La frialdad con que el club ha traspasado al mayor goleador de la selección española, da a pensar que ha habido detrás una fuerza oculta que ha obligado a despedida tan humillante. A Villa lo han regalado. No lo han traspasado. Lo han vendido como cuando se persuade a una persona de la utilidad de una operación que no la tiene. Y encima, él, excelente persona, no se ha quejado del trato recibido y hasta ha dado las gracias al club.

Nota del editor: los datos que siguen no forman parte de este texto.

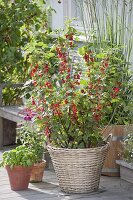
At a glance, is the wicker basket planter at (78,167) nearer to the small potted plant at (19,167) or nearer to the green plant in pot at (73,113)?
the green plant in pot at (73,113)

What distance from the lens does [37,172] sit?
22.9 ft

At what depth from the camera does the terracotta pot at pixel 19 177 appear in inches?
262

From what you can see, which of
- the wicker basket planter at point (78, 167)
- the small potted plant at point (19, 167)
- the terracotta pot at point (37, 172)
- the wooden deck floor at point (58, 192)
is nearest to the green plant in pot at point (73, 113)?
the wicker basket planter at point (78, 167)

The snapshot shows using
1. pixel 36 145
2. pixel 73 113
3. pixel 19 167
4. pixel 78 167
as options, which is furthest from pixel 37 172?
pixel 73 113

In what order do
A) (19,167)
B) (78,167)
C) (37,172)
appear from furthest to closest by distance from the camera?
(37,172) → (19,167) → (78,167)

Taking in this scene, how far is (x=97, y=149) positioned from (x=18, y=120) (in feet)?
6.40

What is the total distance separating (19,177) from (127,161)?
107 cm

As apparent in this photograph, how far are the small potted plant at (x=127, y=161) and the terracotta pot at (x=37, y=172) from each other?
2.48 feet

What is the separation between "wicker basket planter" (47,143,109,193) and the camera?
21.1 ft

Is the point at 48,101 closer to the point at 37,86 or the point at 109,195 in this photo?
the point at 37,86

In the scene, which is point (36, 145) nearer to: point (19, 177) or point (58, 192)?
point (19, 177)

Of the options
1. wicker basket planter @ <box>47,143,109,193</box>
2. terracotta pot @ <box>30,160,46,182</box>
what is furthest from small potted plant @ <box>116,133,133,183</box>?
terracotta pot @ <box>30,160,46,182</box>

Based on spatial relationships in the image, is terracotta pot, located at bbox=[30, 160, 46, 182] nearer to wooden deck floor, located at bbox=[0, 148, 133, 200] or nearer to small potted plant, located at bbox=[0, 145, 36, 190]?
wooden deck floor, located at bbox=[0, 148, 133, 200]

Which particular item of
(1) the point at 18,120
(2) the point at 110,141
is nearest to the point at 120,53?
(2) the point at 110,141
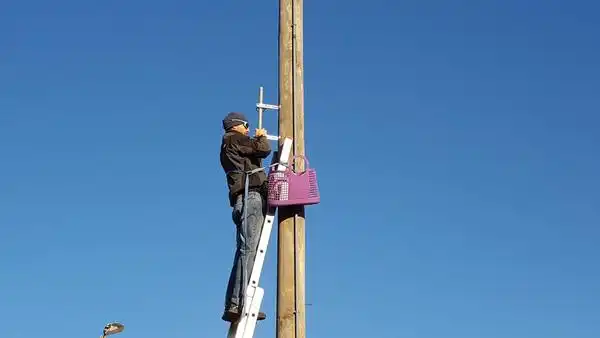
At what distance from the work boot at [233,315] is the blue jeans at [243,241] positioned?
29 millimetres

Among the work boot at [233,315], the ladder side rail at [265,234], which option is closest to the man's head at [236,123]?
the ladder side rail at [265,234]

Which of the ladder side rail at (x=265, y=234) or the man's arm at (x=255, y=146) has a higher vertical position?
the man's arm at (x=255, y=146)

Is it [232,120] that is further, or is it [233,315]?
[232,120]

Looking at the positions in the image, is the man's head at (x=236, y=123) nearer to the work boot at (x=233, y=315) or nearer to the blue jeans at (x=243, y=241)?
the blue jeans at (x=243, y=241)

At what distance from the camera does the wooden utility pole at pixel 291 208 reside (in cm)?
592

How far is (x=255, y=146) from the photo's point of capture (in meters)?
6.34

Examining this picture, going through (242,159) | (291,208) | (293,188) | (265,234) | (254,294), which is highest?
(242,159)

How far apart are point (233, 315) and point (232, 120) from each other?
1.49m

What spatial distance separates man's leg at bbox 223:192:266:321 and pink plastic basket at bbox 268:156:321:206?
12 cm

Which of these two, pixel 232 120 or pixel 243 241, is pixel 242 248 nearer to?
pixel 243 241

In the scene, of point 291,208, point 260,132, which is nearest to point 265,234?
point 291,208

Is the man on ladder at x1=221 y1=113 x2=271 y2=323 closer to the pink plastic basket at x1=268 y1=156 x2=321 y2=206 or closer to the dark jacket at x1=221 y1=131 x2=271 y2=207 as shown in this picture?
the dark jacket at x1=221 y1=131 x2=271 y2=207

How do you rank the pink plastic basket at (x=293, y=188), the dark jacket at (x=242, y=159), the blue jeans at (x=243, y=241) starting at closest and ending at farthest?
the blue jeans at (x=243, y=241) < the pink plastic basket at (x=293, y=188) < the dark jacket at (x=242, y=159)

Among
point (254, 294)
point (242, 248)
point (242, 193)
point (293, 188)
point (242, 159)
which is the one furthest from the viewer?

Traspasarle como a un canterano sin futuro es poner en duda la bondad del traspaso. El Barça fichó a Zlatan Ibrahimovic, el mejor delantero del mercado y lo vendió también a la baja. Contrató a Villa por el buen dinero que recibió el Valencia, y se ha desprendido de él como inútil para el servicio, más que en rebajas, en época de gangas. Se supone que Messi continuará siendo el jefe y habrá que empezar a pensar cuánto tiempo aguantará Neymar en el equipo.

Villa jugó en precarias condiciones físicas porque el club le necesitaba. Sufrió la fractura de la tibia y tuvo que pasar por el quirófano y la consiguiente etapa de recuperación. Se le dio poco juego cuando estuvo en condiciones de volver al equipo. Se prefirió a Alexis Sánchez, futbolista que produce pocos goles, pero molesta poco. No consigue gloria.

A Villa se le ninguneó. A medida que pasó el tiempo cada aparición estaba definida por la ansiedad. La necesidad de demostrar que podía volver a ser el de siempre le impidió triunfar en plenitud. A pesar de ello, el público siempre estuvo con él. Villa era uno de los jugadores más apreciados por la grada.

La temporada angustiosa le ha impedido también jugar con naturalidad en la selección. El Barça lo ha vendido como jugador con dudoso futuro. Si tal es la apreciación de los técnicos del club habría sido coherente respetarle aunque sólo fuera por los servicios prestados.